**Reading passage**.
====================
Page 1 of 2 12 LastLast
Results 1 to 10 of 15
  1. #1
    Newbie
    Join Date
    Jun 2018
    Posts
    14

    Default Untangle and problems with high amount of sesions

    Our untangle server configuration:
    HP Proliant 360e gen8 server
    2x Intel Xeon CPU E5-2450L 1.80GHz processors (in total 16 cores)
    32Gb DDR3 RAM
    HP Ethernet 1GbE 4-port 366i Adapter (External network)
    1GbE (Quad Port) RJ45 NIC - Intel I350 adapter (Internal Network).

    We use this untangle server to connect rack of 30 servers to internet (1Gb/s dedicated line from ISP).

    Our typical usage is about 100Mb/s and ~100 000 sessions.
    All sessions are bypassed and we use untangle only for routing purpose without any active apps.

    Recently we noticed that if we have higher amount of sessions 150-200k we start to have problems (even though speed is only slightly higher at about 150Mb/s).
    From the servers themselves everything seems to be working fine, however we can't connect to servers via Remote desktop connection from other locations, if we ping from other location to untangle IP, pings are dropping (1-2 out of 5) and traceroute shows that there are timeouts between last ISP location and our untangle server.

    The untangle itself shows no signs of overload (~4Gb RAM used and 3.0-4.0 cpu usage, swap usage is 0%).

    Firstly we thought that this is ISP problem, but they checked from their end and said that everything works with their line and it is problem with our equipment. They are offering to sell us managed Fortigate 60F instead of our untangle server, but I doubt that it is hardware problem because our untangle server is way more powerful than that Fortigate box.

    If we lower amount of sessions (to about 100k) problem is gone.
    It is also not speed related because we tried to download large files with 600Mb/s for 12+ hours and this doesn't cause any problems.
    Only when we go higher than 150-200k sessions, problems appear.

    Maybe someone can help us investigate what could cause instability with high amount of sessions?

    Thank you in advance for any suggestions.

  2. #2
    Untangler jcoffin's Avatar
    Join Date
    Aug 2008
    Location
    Sunnyvale, CA
    Posts
    8,842

    Default

    Try removing reporting. While the sessions are bypassed, the session events are recorded and most likely the transaction queue is maxed out.
    Attention: Support and help on the Untangle Forums is provided by
    volunteers and community members like yourself.
    If you need Untangle support please call or email support@untangle.com

  3. #3
    Newbie
    Join Date
    Jun 2018
    Posts
    14

    Default

    Quote Originally Posted by jcoffin View Post
    Try removing reporting. While the sessions are bypassed, the session events are recorded and most likely the transaction queue is maxed out.
    Can you clarify a bit, how it should be done?
    We don't have Reports app installed, the only reporting is in main dashboard window with sessions count, traffic speed, etc.

  4. #4
    Untangler jcoffin's Avatar
    Join Date
    Aug 2008
    Location
    Sunnyvale, CA
    Posts
    8,842

    Default

    Oh, you already have reporting app removed so this is not the issue.
    Attention: Support and help on the Untangle Forums is provided by
    volunteers and community members like yourself.
====================
**Stored rows**.
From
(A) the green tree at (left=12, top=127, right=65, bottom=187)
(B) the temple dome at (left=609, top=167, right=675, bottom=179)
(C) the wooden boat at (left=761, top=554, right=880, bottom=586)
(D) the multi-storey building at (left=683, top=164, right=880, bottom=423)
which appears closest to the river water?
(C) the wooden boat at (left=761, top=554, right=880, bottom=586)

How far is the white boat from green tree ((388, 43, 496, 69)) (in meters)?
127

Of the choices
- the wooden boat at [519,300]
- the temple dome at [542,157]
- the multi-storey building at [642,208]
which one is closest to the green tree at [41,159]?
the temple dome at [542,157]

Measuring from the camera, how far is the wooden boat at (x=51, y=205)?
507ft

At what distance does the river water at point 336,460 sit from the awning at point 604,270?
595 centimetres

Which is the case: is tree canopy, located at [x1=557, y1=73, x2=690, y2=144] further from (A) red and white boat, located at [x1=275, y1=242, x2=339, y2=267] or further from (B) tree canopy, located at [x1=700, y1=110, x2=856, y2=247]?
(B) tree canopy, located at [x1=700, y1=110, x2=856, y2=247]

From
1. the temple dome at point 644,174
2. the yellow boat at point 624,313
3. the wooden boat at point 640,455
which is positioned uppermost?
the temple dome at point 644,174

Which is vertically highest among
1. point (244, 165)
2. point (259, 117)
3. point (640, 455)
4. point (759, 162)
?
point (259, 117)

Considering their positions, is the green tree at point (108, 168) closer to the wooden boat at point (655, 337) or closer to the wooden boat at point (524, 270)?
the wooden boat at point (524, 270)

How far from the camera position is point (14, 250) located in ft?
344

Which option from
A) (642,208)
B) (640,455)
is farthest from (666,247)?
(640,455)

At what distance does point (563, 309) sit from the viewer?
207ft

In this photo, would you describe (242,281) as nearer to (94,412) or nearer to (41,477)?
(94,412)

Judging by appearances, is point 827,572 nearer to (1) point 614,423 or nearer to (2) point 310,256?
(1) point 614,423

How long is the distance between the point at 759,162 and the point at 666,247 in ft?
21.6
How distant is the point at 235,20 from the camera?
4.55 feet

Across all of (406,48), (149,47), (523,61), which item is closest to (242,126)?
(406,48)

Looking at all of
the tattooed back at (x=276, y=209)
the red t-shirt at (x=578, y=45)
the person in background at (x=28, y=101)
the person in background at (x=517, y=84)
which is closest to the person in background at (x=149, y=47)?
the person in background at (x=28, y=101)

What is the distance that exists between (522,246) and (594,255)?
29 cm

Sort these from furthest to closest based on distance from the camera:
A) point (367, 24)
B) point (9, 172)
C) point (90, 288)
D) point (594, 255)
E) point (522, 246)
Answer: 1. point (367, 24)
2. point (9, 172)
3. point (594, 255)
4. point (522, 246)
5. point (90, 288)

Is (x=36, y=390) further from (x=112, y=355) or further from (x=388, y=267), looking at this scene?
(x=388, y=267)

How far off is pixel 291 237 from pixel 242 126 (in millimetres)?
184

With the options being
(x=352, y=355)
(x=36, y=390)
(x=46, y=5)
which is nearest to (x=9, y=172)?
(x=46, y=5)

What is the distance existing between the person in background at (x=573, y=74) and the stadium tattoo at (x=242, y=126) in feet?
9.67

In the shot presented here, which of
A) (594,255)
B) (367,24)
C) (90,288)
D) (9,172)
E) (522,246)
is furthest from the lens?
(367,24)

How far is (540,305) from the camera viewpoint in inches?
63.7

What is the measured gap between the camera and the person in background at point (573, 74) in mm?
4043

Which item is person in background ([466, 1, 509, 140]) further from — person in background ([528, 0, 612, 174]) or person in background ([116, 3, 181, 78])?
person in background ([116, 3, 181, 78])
====================
Please carry on the Untangle forum thread about high session counts from its last line.

**Response to this task**.
    If you need Untangle support please call or email support@untangle.com

  5. #5
    Untangle Ninja sky-knight's Avatar
    Join Date
    Apr 2008
    Location
    Phoenix, AZ
    Posts
    24,659

    Default

    If CPU and RAM stats report no overload, but you're experiencing frame loss... you have three things to look at...

    And they are ALL hardware.

    1.) Drive IO limitations (but without reports installed, that pretty much rules this out)
    2.) Network IO limitations, with 10gbit interfaces the drivers can get wonky sometimes. Do you have frame errors incrementing on an interface?
    3.) The hardest to manage... PCI Bus limitations. The hardest nut to crack, and seems exceedingly unlikely for a Gen8 HP Proliant... but always a possible issue.

    Now given the information you've presented there is one thing that concerns me. 3-4 load? On a 16 core server means 3-4 processes WAITING for the CPU on a unit that has all traffic bypassed? That's nuts... that should be wirespeed saturation to see that, of multiple 10gbit interfaces. That is.. unless you've got a terrible NIC in play.

    I think, you've got a torrent hound or something similar applying a DOS, and it's not the session count that's causing you to drop frames, you're saturating a pipe. You won't see this in your bandwidth reports because shield is doing its job, and it works even with bypassed stuff.
    Last edited by sky-knight; 06-21-2020 at 10:57 AM.
    Rob Sandling, BS:SWE, MCP
    NexgenAppliances.com
    Phone: 866-794-8879 x201
    Email: support@nexgenappliances.com

  6. #6
    Newbie
    Join Date
    Jun 2018
    Posts
    14

    Default

    Thank you for good insight.

    Actually our servers are working with data scrapping and each of them have multiple virtual machines, which itself use multiple threads to scrape data. So actually even though there are only 30 servers, talking about network load,it would be more like 5000 regular internet users browsing at the same time, even though traffic speed is not that high (100-150Mb/s). So it is actually quite comparable how torrents work (large amount of connections from single machine).

    I thought that with all traffic bypassed, there should be no firewall/filtering issues because we just using Untangle as a router, however as I understood from your post it might be that Untangle starts to block some sessions even though they should be bypassed?

    Talking about hardware issues, I think they could be eliminated. We have another servers rack with 30 servers and similar load, but it uses other server (I think it is HP proliant DL160 gen8) with different networks adapters, but same amount of CPU cores and RAM. We tested this problem in it and it is same problem, if we are over 150-200k sessions, problems starts to appear, but if we lower sessions to about 100k - no problems at all.

    As for CPU load, I thought that it is just like in Cpanel, when number represents used cores, so I thought that with 3.0-4.0, it is ok, as we have 16 cores, but from your explanation it seems that it indicates overload...

    One more thing I want to add, you talk about 10gbit interfaces, but we use 1gbit interfaces and our load during these problems are lower than 200Mb/s, if that changes annything.

    I was also thinking about problem with ISP method of delivering optical line to us. It uses GPON and even though we get fiber to our object, we have to use their Optical to Copper ethernet adapter (Huawei EchoLife HG8010H) to connect untangle because there are no commercial SFP+ module, which works with GPON (as far as I know). I thought maybe it overloads with our usage, but ISP said that it doesn't do any processing and could be used with any kind of load.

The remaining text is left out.